◆ Task to carry out: Reproduce, word for word, the section of the lockdown column below that begins with the words containing "I am worried" and finishes with "rectified in time.".
━━━ Passage shown ━━━
I read an article this week, where the author pointed out that after this pandemic none of us will come out the same, none of us will come out without having lost something.
Well, I’ll tell you for free, we haven’t even hit the half way point and I have lost most of my sanity.
I was hoping to write a poignant, somewhat inspiring article, but sadly I fear my brain has evaporated faster than the rubbing alcohol I’ve been spraying all over the place.
Case in point; notice how this was published on Saturday and not its usual Friday?
That’s because genius here lost track of the days and suddenly realised it was Thursday and had to beg her sweet and oh so kind editor for a one-day extension.
It’s been approximately 984 days since I went into self-isolation/social distancing/ quarantine/lockdown or whatever the hell we are calling it today and it has become apparent I have lost the plot.
I am worried about the effects of isolation on my children. My son has decided clothing is now optional and spends most of the day naked, pork and beans all over the place.
Homeschooling is clearly not my forte. I thank the Lord my children are only three and five, so whatever educational damage I have inflicted can hopefully be rectified in time.
I cannot help but be wrecked by guilt when I see the social media posts of these super mothers doing these amazing lessons in astrophysics and here I am struggling to get them to sing the alphabet.
Social media, I think, may also be another factor in the decline of mental wellbeing. From the endless Covid-19 updates that range from doom and gloom to the bizarre i.e. it’s being caused by 5G and used to force us into a cashless system, to the posts from people using time to master crafts or cooking, its simply too much.
Regarding those using this time to try new recipes, I think I speak for a great portion of the population when I say LEAVE DOUBLES ALONE! We all miss them, but jeeze and ages leave it to the professionals please.
━━━ Listed entries ━━━
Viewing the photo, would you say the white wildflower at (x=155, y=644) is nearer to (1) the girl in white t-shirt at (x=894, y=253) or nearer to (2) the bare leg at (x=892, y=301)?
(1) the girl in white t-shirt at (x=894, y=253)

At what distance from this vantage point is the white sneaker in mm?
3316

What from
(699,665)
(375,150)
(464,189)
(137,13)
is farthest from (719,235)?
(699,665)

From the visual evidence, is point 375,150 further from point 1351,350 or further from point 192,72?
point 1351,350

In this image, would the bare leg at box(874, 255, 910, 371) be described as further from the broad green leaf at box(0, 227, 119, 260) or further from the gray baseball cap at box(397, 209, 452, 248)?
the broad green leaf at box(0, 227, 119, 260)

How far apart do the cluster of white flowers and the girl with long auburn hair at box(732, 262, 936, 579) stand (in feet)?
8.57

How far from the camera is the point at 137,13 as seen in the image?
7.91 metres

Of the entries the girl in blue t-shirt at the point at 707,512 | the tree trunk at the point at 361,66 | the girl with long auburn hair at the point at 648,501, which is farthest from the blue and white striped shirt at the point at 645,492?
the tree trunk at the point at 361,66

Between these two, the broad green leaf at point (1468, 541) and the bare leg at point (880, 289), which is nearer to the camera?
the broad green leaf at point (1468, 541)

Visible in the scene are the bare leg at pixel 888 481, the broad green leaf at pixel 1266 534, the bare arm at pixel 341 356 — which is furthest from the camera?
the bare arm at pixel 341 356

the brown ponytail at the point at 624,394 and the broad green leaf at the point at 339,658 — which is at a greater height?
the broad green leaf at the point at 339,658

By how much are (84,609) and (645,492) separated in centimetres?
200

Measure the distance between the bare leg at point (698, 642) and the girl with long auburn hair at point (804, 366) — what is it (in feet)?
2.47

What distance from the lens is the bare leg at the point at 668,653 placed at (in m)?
━━━
━━━ Listed entries ━━━
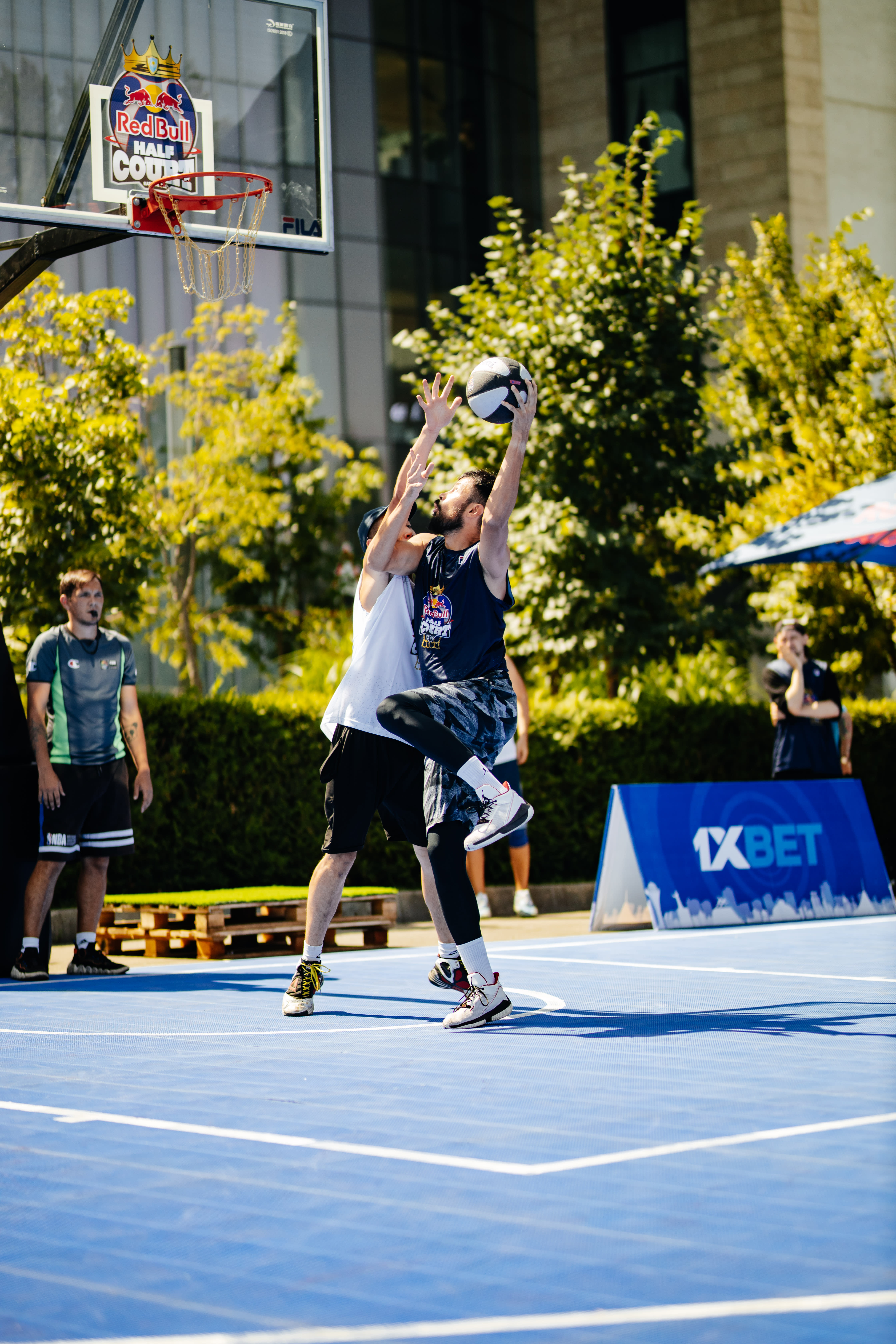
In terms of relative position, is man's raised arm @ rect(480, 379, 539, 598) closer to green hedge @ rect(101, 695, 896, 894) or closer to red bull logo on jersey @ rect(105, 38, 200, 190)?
━━━
◆ Output of the task:
I am worried about the effects of isolation on my children. My son has decided clothing is now optional and spends most of the day naked, pork and beans all over the place.
Homeschooling is clearly not my forte. I thank the Lord my children are only three and five, so whatever educational damage I have inflicted can hopefully be rectified in time.